El hombre de negro no se resistió; mientras observaba cómo Shen Chuwei vomitaba sin cesar, él también parecía perplejo. Él había cambiado la comida, ¿quién la envenenaría?

¿Y para quién era el veneno?

Explicó con calma: —Este siervo no ha puesto nada en los platos.

Pequeño Conejo agarró con fuerza al joven Eunuco. —¿Si no pusiste nada, por qué mi Maestra no para de vomitar?

El hombre de negro negó con la cabeza. —Este siervo no lo sabe.

Frunciendo el ceño, Pequeño Conejo presionó al joven Eunuco, intentando obligarlo a arrodillarse en el suelo. —¿Aún te atreves a replicar? ¡Si algo le pasa a mi Maestra, tú tampoco conservarás la cabeza!

Tras vomitar lo suficiente, Shen Chuwei usó el pañuelo que Chun Xi tenía en la mano para limpiarse la boca.

Chun Xi trajo apresuradamente una taza de agua tibia. —Maestra, beba un poco de agua.

Shen Chuwei sentía un sabor amargo en la boca. Cogió la taza de agua, dio unos sorbos para enjuagarse la boca y luego lo escupió en la papelera.

—Maestra, ¿se siente mejor? ¿Siente alguna molestia? —Chun Xi estaba extremadamente ansiosa. Giró la cabeza para mirar al joven Eunuco y lo fulminó con la mirada—. ¿Qué le has dado de comer a mi Maestra?

—Este siervo solo estaba entregando el almuerzo y no le echó ninguna droga. Al ver que las comidas de la Maestra eran demasiado pobres, este siervo se tomó la libertad de cambiar la comida por la de otro palacio —confesó el hombre de negro con franqueza.

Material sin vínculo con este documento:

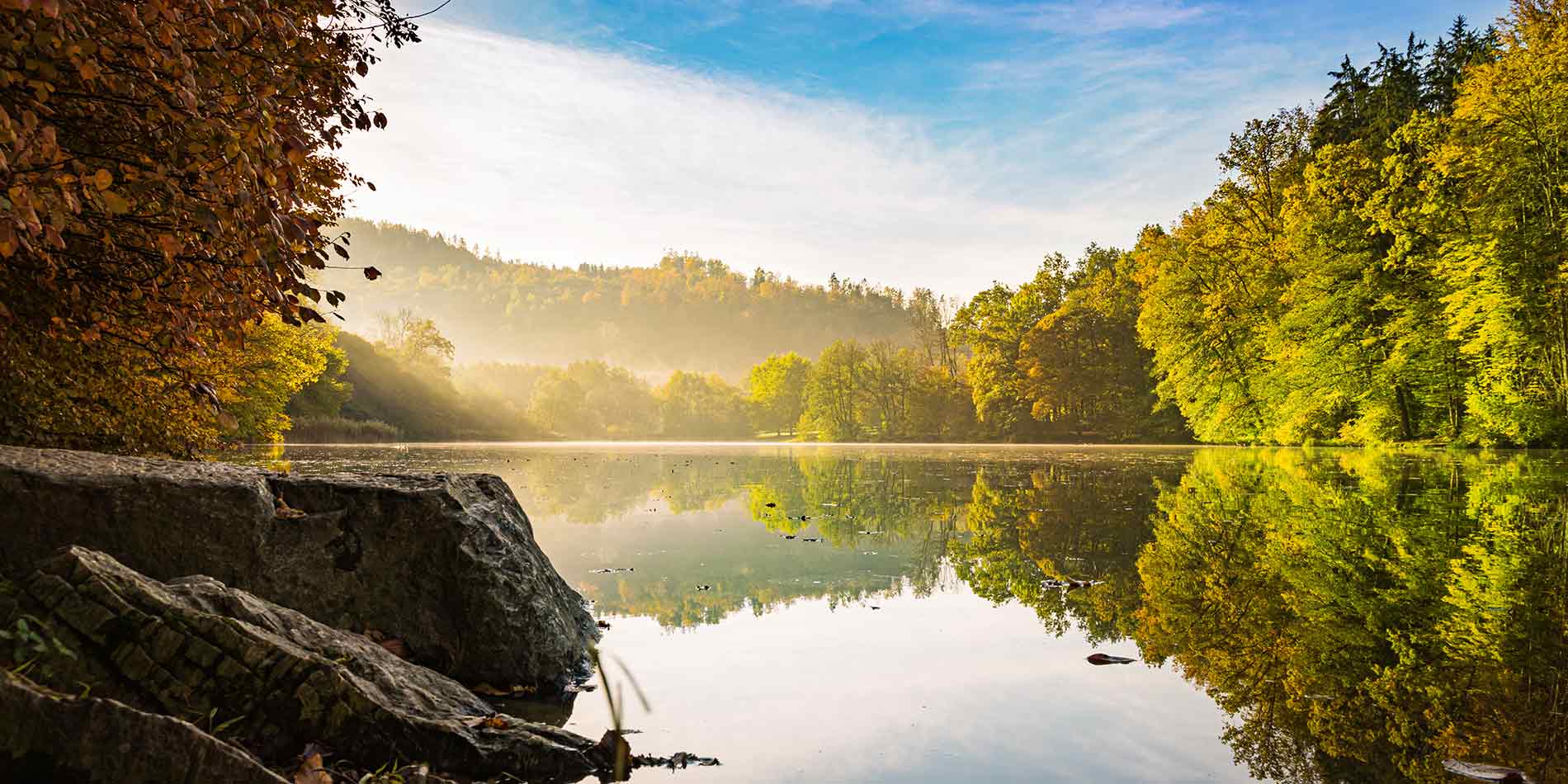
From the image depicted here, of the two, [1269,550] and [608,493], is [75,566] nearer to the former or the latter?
[1269,550]

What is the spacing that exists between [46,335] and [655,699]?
734 cm

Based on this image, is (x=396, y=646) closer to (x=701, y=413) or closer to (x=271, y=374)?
(x=271, y=374)

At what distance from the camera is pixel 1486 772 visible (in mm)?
3488

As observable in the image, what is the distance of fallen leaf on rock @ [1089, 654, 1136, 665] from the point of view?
5.42 m

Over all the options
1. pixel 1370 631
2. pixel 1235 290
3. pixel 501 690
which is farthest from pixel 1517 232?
pixel 501 690

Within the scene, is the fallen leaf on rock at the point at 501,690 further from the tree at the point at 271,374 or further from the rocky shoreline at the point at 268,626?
the tree at the point at 271,374

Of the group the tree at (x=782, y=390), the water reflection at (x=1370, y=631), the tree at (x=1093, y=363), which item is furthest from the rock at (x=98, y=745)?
the tree at (x=782, y=390)

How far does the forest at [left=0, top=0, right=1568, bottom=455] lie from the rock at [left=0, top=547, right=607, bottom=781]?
1452mm

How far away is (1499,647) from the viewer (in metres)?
5.32

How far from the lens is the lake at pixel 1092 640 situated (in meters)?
3.96

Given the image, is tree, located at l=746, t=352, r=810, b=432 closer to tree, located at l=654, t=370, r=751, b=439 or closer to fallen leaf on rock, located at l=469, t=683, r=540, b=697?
tree, located at l=654, t=370, r=751, b=439

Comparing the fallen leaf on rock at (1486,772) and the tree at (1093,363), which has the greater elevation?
the tree at (1093,363)

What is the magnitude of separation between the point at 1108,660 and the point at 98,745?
5.22 m

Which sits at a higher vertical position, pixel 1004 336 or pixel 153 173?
pixel 1004 336
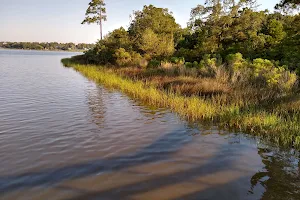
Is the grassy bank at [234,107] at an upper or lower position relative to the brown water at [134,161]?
upper

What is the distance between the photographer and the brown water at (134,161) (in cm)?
396

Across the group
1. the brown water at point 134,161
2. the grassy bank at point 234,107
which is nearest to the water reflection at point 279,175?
the brown water at point 134,161

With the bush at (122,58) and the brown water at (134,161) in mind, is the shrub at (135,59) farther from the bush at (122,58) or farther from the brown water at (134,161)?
the brown water at (134,161)

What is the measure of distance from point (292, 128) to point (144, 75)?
40.8 feet

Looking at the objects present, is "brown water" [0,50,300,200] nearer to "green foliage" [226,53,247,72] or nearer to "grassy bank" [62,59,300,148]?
"grassy bank" [62,59,300,148]

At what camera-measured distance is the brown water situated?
3963mm

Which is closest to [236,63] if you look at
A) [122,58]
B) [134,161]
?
[134,161]

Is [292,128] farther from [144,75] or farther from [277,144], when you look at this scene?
[144,75]

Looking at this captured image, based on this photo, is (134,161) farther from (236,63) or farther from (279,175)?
(236,63)

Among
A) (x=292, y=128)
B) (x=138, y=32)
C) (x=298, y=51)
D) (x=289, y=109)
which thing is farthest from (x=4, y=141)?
(x=138, y=32)

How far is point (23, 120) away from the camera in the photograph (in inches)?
316

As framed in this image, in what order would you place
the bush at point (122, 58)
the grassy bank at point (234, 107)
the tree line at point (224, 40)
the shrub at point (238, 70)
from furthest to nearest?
the bush at point (122, 58), the tree line at point (224, 40), the shrub at point (238, 70), the grassy bank at point (234, 107)

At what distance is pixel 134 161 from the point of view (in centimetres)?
506

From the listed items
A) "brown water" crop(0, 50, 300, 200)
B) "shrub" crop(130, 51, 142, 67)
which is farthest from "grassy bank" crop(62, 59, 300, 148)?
"shrub" crop(130, 51, 142, 67)
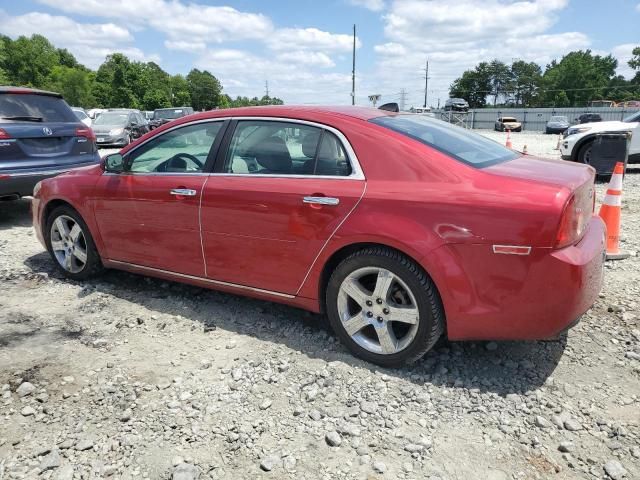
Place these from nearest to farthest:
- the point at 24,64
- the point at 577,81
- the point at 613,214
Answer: the point at 613,214 < the point at 24,64 < the point at 577,81

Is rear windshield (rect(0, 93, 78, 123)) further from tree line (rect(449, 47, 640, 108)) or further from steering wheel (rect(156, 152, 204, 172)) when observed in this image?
tree line (rect(449, 47, 640, 108))

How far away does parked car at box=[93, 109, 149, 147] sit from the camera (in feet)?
59.8

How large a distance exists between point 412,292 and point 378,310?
0.85 ft

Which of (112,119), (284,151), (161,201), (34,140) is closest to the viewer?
(284,151)

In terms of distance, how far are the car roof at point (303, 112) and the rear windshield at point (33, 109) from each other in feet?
13.2

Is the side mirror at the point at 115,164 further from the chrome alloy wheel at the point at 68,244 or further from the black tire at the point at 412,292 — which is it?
the black tire at the point at 412,292

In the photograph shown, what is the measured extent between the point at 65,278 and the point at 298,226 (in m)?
2.80

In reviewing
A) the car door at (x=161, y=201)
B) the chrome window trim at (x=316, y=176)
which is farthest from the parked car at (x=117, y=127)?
the chrome window trim at (x=316, y=176)

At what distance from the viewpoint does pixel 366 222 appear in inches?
113

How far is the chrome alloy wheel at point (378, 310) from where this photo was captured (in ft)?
9.48

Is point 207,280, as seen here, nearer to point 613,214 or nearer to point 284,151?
point 284,151

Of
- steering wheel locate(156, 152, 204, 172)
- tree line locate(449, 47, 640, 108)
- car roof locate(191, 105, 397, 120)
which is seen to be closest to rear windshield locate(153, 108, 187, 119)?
steering wheel locate(156, 152, 204, 172)

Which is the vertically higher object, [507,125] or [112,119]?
[112,119]

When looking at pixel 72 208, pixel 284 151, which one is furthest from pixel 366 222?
pixel 72 208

Después de vomitar, Shen Chuwei se sintió mucho mejor. Miró al joven Eunuco con sorpresa en los ojos. —Me preguntaba por qué las comidas se habían vuelto tan buenas de repente. ¿Así que fuiste tú quien las cambió? Tienes mucho descaro.

Luego preguntó con curiosidad: —¿Por qué te arriesgarías a cambiar las comidas?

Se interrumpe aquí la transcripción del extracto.